Aunque la situación se tornaba peligrosa para mí, no podía negarme. Sólo lo hice dos veces. Fue cuando supe que alguno de los hijos era creyente de  alguna fe religiosa y eso  con el tiempo me traería problemas.  No hubieran perdonado que el final lo determine una persona y a la larga me habrían condenado.

Era mi deber conservar un silencio prudente, salvaguardar mi identidad.

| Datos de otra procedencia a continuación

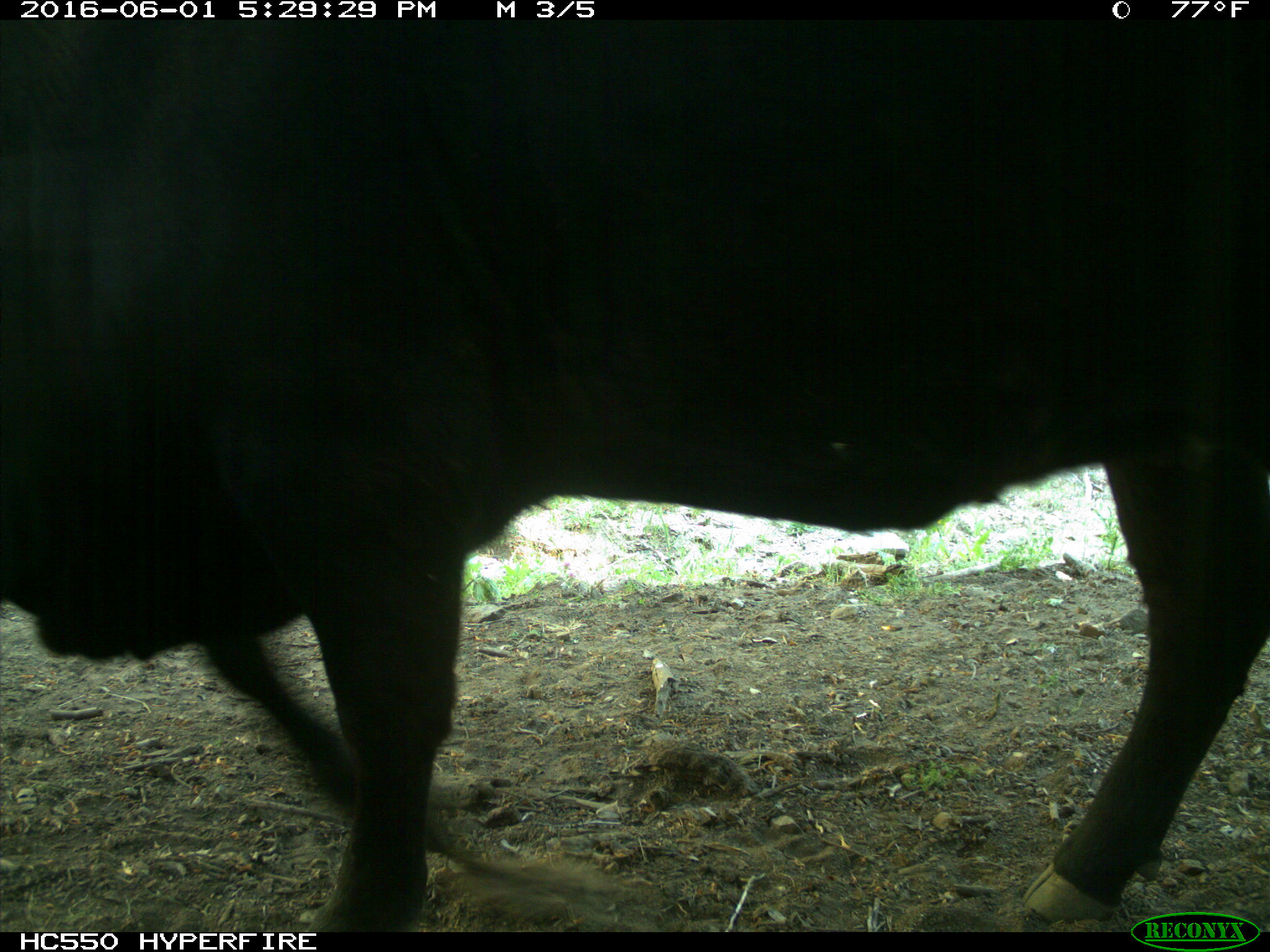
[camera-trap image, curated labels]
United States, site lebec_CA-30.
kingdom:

Vivía en cuatro lugares diferentes para evitar ser fácil de encontrar en caso de que alguien malinterpretara mis actos.

Para mi sorpresa nunca tuve ninguna denuncia en diez años. Nunca sospeché que habría tanta gente solicitándome que los ayudara a sobrellevar el final de la vida de sus seres queridos.

Una tarde, como tantas otras, alguien me dejó un mensaje en uno de mis celulares. Acudí al bar en donde me citó. Era una señora de unos setenta años. Me contó, entre sollozos, que su hija de cuarenta y dos tenía una enfermedad degenerativa y que sólo respiraba, que nada se podía hacer para salvarla. Ella me suplicó que hiciera algo por su hija,  era madre de dos criaturas que no podían verla porque el cuadro era dramático. No pude negarme.

Ya había desarrollado un método, necesitaba establecer con los pacientes alguna relación, mirarlos a los ojos, leer en ellos su deseo, detectar esa infelicidad que justificara el final que me pedían. 

La visité a Elena, estaba en una habitación aislada en su casa, con cuidados intensivos. Respiraba, pero también miraba. Era muy bella. Cuando abrió sus ojos celestes, enormes, sufridos, no supe cómo presentarme. Sólo atiné a decir, soy amigo de tu madre, pero ella pareció entender.  Salí de esa habitación, apenas saludé y quedé en contactarme.

Esos ojos no me abandonaron durante varios días. Era una mirada diferente a la de otros pacientes. Siempre creí que los ancianos deseaban un final sin dolor y  los ayudé a mitigarlo, pero Elena no sé si deseaba morir. O tal vez era yo el que no podía terminar con tanta belleza, con su juventud frustrada.